Sim, e com outros países da América Latina. E depois há os ritmos da ilha de Santiago que são os mais africanos. Tem a ver com os batuques africanos e o funaná. Africanos do continente, não é? Porque existe essa polémica em Cabo Verde: pessoas que não se consideram africanas por sermos um arquipélago. Há essa questão em Cabo Verde, por isso é que faço questão de dizer que me referia a África continental, porque, para mim, eu sou africana das ilhas. Portanto, há esta diversidade na música de Cabo Verde e quase toda podemos encontrar neste álbum. Não tenho todos os ritmos, há ritmos específicos da ilha do Fogo que são lindíssimos que ainda não explorei e que não são tão conhecidos internacionalmente… Mas temos mornas e coladeras, mais associadas às ilhas do norte, do Barlavento; temos funaná, da ilha de Santiago; temos o crioulo do Barlavento, o crioulo dito badiu, do Sotavento. Há aqui diversidade. Até porque as minhas raízes estão na ilha da Boavista, mas eu cresci na ilha de Santiago e na ilha de São Vicente. Posso dizer que trago diferentes Cabos Verdes em mim, não sou só uma coisa. Confesso que a morna é o meu género de eleição, mas não sou só morna. Gosto muito de funaná, de coladera… Este disco espelha tudo o que sou como cabo-verdiana. Não só uma coisa, não só uma ilha. 

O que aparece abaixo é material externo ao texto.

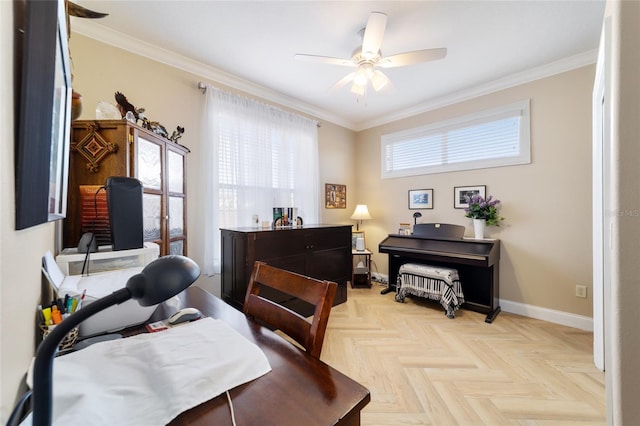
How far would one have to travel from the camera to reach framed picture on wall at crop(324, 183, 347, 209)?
385 cm

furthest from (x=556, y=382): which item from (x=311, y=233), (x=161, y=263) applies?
(x=161, y=263)

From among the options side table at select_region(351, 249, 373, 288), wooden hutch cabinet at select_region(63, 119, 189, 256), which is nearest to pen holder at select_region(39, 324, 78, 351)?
wooden hutch cabinet at select_region(63, 119, 189, 256)

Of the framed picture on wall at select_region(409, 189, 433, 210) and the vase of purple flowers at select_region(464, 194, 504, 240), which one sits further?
the framed picture on wall at select_region(409, 189, 433, 210)

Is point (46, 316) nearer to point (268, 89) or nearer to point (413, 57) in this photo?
point (413, 57)

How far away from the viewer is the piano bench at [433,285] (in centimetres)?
268

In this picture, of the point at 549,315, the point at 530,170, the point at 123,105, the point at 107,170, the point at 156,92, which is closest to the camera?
the point at 107,170

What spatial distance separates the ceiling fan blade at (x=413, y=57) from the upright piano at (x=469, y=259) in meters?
1.86

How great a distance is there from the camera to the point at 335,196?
395cm

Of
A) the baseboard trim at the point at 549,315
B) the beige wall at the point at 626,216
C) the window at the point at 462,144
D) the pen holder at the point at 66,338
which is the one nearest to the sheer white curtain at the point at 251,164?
the window at the point at 462,144

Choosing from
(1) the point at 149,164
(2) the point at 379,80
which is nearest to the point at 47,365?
(1) the point at 149,164

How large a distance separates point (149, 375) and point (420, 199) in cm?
344

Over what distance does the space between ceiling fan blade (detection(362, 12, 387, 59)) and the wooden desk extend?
188cm

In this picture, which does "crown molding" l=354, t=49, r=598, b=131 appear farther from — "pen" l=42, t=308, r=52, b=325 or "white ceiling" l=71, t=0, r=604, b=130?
"pen" l=42, t=308, r=52, b=325

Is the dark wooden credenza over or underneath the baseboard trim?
over
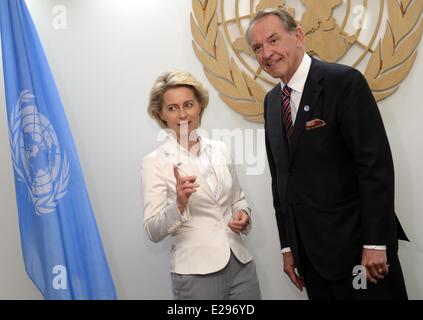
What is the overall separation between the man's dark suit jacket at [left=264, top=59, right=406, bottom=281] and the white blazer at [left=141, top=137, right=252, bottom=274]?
0.93ft

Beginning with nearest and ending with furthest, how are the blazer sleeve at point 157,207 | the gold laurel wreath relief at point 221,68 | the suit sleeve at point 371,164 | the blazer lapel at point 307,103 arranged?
1. the suit sleeve at point 371,164
2. the blazer lapel at point 307,103
3. the blazer sleeve at point 157,207
4. the gold laurel wreath relief at point 221,68

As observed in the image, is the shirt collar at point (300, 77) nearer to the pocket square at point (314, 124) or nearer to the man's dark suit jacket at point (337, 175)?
the man's dark suit jacket at point (337, 175)

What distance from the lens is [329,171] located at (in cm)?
168

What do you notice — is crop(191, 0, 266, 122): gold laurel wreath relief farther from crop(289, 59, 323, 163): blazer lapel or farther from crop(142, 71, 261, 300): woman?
crop(289, 59, 323, 163): blazer lapel

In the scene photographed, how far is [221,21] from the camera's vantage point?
2533 millimetres

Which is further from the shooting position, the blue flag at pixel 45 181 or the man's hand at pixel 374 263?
the blue flag at pixel 45 181

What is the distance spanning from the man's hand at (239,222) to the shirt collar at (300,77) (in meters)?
0.57

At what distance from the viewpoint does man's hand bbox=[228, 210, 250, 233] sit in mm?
1873

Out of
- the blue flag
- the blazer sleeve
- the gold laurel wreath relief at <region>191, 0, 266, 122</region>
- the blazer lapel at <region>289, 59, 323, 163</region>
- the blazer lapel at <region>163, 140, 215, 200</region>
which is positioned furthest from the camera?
the gold laurel wreath relief at <region>191, 0, 266, 122</region>

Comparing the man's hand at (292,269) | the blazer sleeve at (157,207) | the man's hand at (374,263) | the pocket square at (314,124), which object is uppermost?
the pocket square at (314,124)

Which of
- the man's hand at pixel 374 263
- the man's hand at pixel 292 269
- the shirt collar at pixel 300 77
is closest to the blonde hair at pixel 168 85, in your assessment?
the shirt collar at pixel 300 77

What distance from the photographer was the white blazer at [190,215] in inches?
72.2

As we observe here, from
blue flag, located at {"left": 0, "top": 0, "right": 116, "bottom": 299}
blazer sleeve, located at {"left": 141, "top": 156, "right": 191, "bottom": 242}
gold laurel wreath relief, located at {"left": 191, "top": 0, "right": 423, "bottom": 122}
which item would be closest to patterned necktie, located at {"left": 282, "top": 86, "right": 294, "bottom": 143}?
blazer sleeve, located at {"left": 141, "top": 156, "right": 191, "bottom": 242}

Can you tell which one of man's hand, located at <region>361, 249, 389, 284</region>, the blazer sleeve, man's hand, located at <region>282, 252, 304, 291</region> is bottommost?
man's hand, located at <region>282, 252, 304, 291</region>
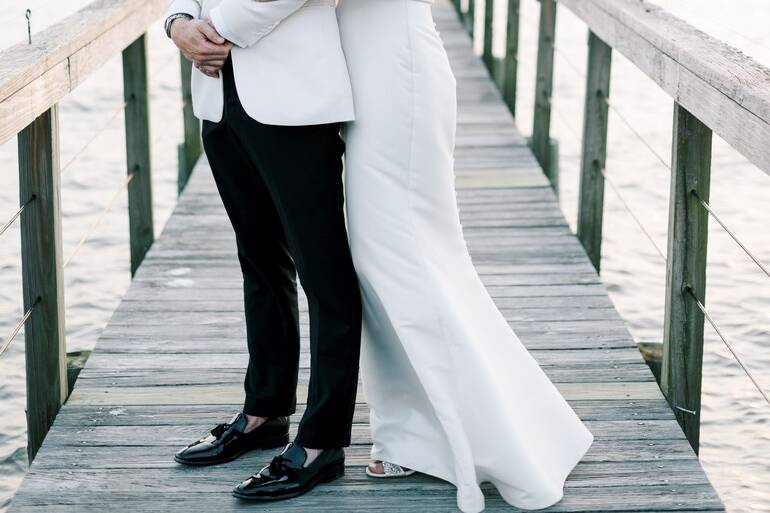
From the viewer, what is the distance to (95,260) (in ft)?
17.0


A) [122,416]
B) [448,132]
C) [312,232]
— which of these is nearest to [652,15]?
[448,132]

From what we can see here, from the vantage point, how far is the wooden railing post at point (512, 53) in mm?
5887

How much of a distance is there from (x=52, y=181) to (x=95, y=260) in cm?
256

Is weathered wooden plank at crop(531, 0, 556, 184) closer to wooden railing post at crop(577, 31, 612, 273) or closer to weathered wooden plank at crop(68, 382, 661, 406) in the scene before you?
wooden railing post at crop(577, 31, 612, 273)

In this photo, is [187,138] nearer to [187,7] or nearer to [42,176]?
[42,176]

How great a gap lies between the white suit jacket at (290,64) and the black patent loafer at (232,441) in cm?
68

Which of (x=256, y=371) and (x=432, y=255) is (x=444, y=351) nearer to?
(x=432, y=255)

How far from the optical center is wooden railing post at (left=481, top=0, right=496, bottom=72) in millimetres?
6762

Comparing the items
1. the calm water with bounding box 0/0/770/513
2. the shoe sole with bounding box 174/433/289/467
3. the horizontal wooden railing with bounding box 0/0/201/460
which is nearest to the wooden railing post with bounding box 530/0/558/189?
the calm water with bounding box 0/0/770/513

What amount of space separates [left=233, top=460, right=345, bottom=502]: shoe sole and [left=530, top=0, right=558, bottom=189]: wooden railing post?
2.50 m

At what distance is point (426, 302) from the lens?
223 cm

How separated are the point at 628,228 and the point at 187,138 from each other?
192 cm

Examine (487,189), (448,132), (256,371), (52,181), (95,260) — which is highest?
(448,132)

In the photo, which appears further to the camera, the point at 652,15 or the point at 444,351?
the point at 652,15
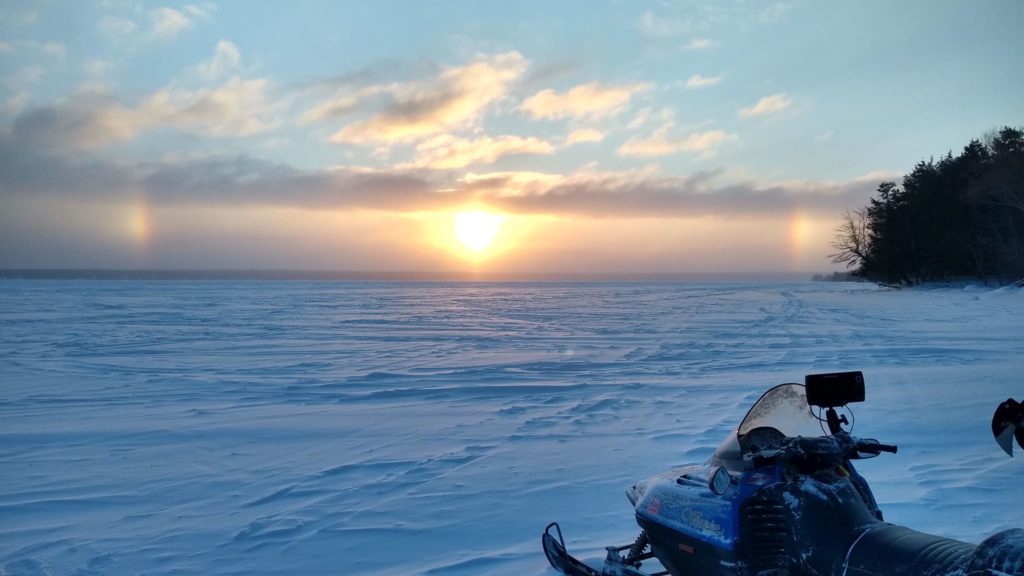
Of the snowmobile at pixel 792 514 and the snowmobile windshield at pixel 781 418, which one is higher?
the snowmobile windshield at pixel 781 418

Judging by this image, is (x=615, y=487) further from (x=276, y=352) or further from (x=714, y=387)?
(x=276, y=352)

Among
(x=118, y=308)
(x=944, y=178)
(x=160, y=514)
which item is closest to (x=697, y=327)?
(x=160, y=514)

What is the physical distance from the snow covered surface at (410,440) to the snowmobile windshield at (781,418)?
4.26ft

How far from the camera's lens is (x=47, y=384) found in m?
10.5

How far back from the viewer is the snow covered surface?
14.6 ft

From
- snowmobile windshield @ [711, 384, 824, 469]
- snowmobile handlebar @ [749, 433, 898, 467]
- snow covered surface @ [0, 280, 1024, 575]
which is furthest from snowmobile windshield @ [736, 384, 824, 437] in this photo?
snow covered surface @ [0, 280, 1024, 575]

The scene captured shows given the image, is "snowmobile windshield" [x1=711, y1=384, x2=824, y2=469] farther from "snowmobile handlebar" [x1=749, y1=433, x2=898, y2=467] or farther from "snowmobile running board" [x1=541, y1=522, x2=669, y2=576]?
"snowmobile running board" [x1=541, y1=522, x2=669, y2=576]

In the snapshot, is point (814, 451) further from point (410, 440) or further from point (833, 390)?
point (410, 440)

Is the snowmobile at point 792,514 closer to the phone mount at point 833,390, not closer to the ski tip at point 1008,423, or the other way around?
the phone mount at point 833,390

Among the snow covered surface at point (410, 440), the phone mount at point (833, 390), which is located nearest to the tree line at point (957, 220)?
the snow covered surface at point (410, 440)

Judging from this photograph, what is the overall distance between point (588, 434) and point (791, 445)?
4.47 m

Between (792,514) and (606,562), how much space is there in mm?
1159

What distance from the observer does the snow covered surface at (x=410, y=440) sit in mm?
4453

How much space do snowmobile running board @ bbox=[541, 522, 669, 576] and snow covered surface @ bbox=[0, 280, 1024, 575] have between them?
28 cm
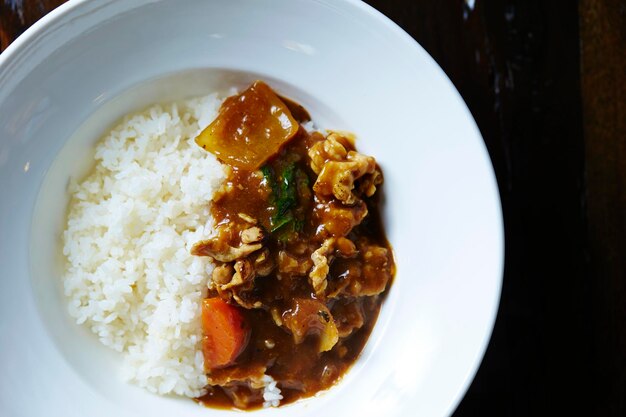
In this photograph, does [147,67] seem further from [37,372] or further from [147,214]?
[37,372]

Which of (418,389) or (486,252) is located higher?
(486,252)

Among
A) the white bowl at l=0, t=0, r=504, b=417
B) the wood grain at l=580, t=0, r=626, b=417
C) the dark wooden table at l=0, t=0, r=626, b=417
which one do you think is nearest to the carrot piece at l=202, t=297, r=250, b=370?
the white bowl at l=0, t=0, r=504, b=417

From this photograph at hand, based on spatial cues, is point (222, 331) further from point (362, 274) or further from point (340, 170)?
point (340, 170)

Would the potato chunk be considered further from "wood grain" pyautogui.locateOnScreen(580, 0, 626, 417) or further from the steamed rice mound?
"wood grain" pyautogui.locateOnScreen(580, 0, 626, 417)

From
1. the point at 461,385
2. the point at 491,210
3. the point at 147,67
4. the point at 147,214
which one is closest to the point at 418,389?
the point at 461,385

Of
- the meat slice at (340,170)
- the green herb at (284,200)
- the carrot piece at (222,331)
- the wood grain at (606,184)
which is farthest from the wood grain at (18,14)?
the wood grain at (606,184)

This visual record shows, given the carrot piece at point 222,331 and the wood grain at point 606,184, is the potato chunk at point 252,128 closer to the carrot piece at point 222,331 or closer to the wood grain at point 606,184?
the carrot piece at point 222,331
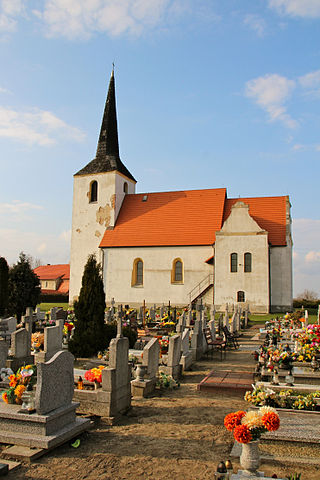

Como estava a dizer há pouco, a Amélia Muge e o António José Martins nunca tinham trabalhado com música de Cabo Verde. Porque é que a Nancy quis trabalhar com eles nesta fase?

Neste caso, foi uma sugestão do meu management. Porque eles trabalham com a mesma produtora. E disseram-me que eram pessoas que gostavam muito de mim. E eu respeito-as e admiro-as muito. Quando metemos em cima da mesa nomes de produtores, o meu manager falou da Amélia e eu disse logo: “sim”.

Também acredito que para si fosse interessante, tendo em conta o percurso todo que já fez, ter um olhar refrescante, de alguém que vem de fora.

Exacto, um olhar novo e diferente, com o qual aprendo muito. Aprendo novas formas de fazer as coisas. Sinto-me mesmo uma privilegiada. Há dias encontrei o Rui Veloso, que é meu amigo e já não o via há algum tempo, num concerto. E ele perguntou-me: “Então e o disco?” Eu disse: “Já o tenho mesmo pronto.” E ele perguntou quem tinha produzido. E eu: “Amélia Muge”. E ele: “Adoro a Amélia, fiquei muito curioso!” E acredito que outras pessoas estejam curiosas também, e eu também estou ansiosa para que oiçam. Para alguns pode soar a novidade, mas eu diria que eles vieram muito ao meu encontro. E isso é maravilhoso, foram generosos. Por isso, também acredito que as pessoas não vão estranhar.

Tendo em conta tudo aquilo que já fez, o que sente que lhe falta fazer? Ou não costuma traçar objectivos nesse sentido?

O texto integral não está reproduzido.